The Election of 1824

Since no candidate won a majority of the Electoral College, the decision went to Congress, as stated under the terms of the Twelfth Amendment.

The person having the greatest Number of votes for President, shall be the President, if such number be a majority of the whole number of Electors appointed; and if no person have such majority, then from the persons having the highest numbers not exceeding three on the list of those voted for as President, the House of Representatives shall choose immediately, by ballot, the President. But in choosing the President, the votes shall be taken by states, the representation from each state having one vote; a quorum for this purpose shall consist of a member or members from two-thirds of the states, and a majority of all the states shall be necessary to a choice. And if the House of Representatives shall not choose a President whenever the right of choice shall devolve upon them, before the fourth day of March next following, then the Vice-President shall act as President, as in the case of the death or other constitutional disability of the President.[1]

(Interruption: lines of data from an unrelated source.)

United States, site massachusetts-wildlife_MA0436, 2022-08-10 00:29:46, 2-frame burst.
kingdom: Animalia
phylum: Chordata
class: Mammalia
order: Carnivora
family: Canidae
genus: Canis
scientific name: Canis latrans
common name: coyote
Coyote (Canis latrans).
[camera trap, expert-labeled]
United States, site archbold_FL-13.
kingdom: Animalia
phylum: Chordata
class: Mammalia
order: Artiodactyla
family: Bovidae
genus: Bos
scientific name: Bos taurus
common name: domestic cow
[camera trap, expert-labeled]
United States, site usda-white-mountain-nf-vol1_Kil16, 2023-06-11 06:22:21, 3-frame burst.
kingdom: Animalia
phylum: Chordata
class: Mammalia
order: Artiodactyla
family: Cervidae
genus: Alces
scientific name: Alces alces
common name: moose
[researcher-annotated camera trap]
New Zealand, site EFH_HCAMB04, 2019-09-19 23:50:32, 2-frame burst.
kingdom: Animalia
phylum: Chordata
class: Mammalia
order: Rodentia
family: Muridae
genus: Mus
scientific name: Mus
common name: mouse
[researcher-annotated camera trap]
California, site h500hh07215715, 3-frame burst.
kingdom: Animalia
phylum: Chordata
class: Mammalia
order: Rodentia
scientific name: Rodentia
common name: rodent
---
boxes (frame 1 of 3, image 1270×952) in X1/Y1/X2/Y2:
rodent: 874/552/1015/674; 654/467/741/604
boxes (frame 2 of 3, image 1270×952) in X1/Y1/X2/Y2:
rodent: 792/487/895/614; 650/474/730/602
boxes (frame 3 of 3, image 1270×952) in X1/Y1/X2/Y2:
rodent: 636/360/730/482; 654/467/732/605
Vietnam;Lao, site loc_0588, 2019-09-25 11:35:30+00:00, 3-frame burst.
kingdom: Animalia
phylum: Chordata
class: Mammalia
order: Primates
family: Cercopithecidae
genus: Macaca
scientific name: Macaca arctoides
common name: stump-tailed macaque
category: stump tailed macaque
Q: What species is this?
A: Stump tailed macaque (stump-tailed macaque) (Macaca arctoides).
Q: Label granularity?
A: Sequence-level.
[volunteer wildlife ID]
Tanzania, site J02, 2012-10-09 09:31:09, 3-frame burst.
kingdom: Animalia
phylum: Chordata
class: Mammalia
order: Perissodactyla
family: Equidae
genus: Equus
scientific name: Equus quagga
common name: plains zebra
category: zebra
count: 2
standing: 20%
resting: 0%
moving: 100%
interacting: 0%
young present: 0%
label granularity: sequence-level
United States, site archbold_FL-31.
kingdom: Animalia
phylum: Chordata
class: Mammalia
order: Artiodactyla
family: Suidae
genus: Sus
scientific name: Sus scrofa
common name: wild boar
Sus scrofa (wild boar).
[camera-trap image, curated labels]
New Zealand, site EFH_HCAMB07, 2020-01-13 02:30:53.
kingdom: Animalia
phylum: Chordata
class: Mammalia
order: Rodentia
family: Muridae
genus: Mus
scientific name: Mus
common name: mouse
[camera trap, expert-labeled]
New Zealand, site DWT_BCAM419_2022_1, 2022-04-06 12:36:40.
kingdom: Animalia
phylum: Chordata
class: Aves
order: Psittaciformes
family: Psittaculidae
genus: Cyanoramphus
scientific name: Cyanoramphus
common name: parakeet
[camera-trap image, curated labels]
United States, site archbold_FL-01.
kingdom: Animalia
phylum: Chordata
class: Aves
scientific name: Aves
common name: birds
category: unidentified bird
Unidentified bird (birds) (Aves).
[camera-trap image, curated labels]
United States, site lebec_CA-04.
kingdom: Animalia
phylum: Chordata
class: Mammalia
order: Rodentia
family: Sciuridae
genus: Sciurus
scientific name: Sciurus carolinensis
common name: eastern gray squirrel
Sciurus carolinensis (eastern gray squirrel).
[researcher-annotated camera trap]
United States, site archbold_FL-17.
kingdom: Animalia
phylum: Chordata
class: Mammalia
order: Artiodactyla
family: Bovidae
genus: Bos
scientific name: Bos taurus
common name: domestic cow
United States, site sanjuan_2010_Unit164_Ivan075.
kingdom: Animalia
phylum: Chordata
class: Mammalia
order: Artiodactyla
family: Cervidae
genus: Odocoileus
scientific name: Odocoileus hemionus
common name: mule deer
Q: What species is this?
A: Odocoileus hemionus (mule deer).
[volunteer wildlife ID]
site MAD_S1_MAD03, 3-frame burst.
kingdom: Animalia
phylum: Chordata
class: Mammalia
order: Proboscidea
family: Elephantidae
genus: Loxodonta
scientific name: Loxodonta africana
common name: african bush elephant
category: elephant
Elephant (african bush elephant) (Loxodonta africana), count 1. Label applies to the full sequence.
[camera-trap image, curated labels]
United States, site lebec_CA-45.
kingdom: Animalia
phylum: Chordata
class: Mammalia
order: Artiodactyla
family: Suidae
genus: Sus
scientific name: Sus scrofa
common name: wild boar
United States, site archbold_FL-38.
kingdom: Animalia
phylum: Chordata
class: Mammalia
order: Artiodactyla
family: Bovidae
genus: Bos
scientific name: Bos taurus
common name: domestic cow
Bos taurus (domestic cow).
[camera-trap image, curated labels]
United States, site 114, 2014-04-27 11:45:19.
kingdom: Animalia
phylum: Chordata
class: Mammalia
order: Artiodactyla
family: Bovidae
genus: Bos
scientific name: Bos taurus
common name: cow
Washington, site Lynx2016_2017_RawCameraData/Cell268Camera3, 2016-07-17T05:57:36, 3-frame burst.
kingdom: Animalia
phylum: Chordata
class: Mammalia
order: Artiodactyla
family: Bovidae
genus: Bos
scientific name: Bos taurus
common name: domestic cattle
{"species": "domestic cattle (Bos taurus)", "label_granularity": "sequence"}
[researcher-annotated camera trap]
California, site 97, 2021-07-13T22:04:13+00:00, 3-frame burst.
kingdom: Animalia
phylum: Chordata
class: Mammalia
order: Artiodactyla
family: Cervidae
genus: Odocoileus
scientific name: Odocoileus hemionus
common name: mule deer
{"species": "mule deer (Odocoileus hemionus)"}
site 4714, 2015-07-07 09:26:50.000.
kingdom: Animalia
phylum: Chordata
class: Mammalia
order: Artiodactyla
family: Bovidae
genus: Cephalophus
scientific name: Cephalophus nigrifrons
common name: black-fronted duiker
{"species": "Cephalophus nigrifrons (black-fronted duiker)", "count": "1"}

The person having the greatest number of votes as Vice-President, shall be the Vice-President, if such number be a majority of the whole number of Electors appointed, and if no person have a majority, then from the two highest numbers on the list, the Senate shall choose the Vice-President; a quorum for the purpose shall consist of two-thirds of the whole number of Senators, and a majority of the whole number shall be necessary to a choice. But no person constitutionally ineligible to the office of President shall be eligible to that of Vice-President of the United States.

This meant that the House of Representatives would select the President from the top three candidates; Jackson, Adams, and Crawford, with each state delegation getting one vote, while the Senate would select the Vice President. Calhoun had easily won the Electoral Vote for Vice President, so that was settled.

Clay, in fourth place, was out of the running for President, but he had considerable influence in the House and would inevitably play an important role in the selection of the next President. He eventually threw his support to Adams and in the end Adams won thirteen states, Jackson nine, and Crawford four. Andrew Jackson was not very happy with the results. He had gotten the most votes, both popular and electoral, and it seemed to him, quite reasonably, that he should have been selected. His suspicions that there had been some sort of deal between Adams and Clay seemed to be confirmed when Adams named Clay as his Secretary of State, and he loudly denounced the “corrupt bargain”.  Adams was aware that his election, being so irregular, lacked a certain legitimacy, and he regretted that they could not simply hold the election over again.

Was there a corrupt bargain? It seems incredible that there wasn’t some sort of negotiations between Clay and Adams. Yet, Clay had made no secret that he vastly preferred Adams to Jackson, who he viewed with disdain. Clay was also a natural choice for Secretary of State and perhaps any President would have been happy to name him for any cabinet position. It didn’t matter, though. The deal was seen as corrupt, especially by Jackson’s supporters.

John Quincy Adams turned out to be a decent man and President. He wasn’t able to get much done, largely because of the way in which he became President, but also because he was not a natural politician and, like his father, disdained to play the usual political party games. He was easily defeated by Andrew Jackson in 1828 and later went on to have a distinguished career in Congress. Andrew Jackson was one of the most noteworthy Presidents in American history, and served from 1829-1837. Henry Clay ran for President again in 1836 and Jackson won by a landslide. He continued to oppose Jackson and founded the Whig Party.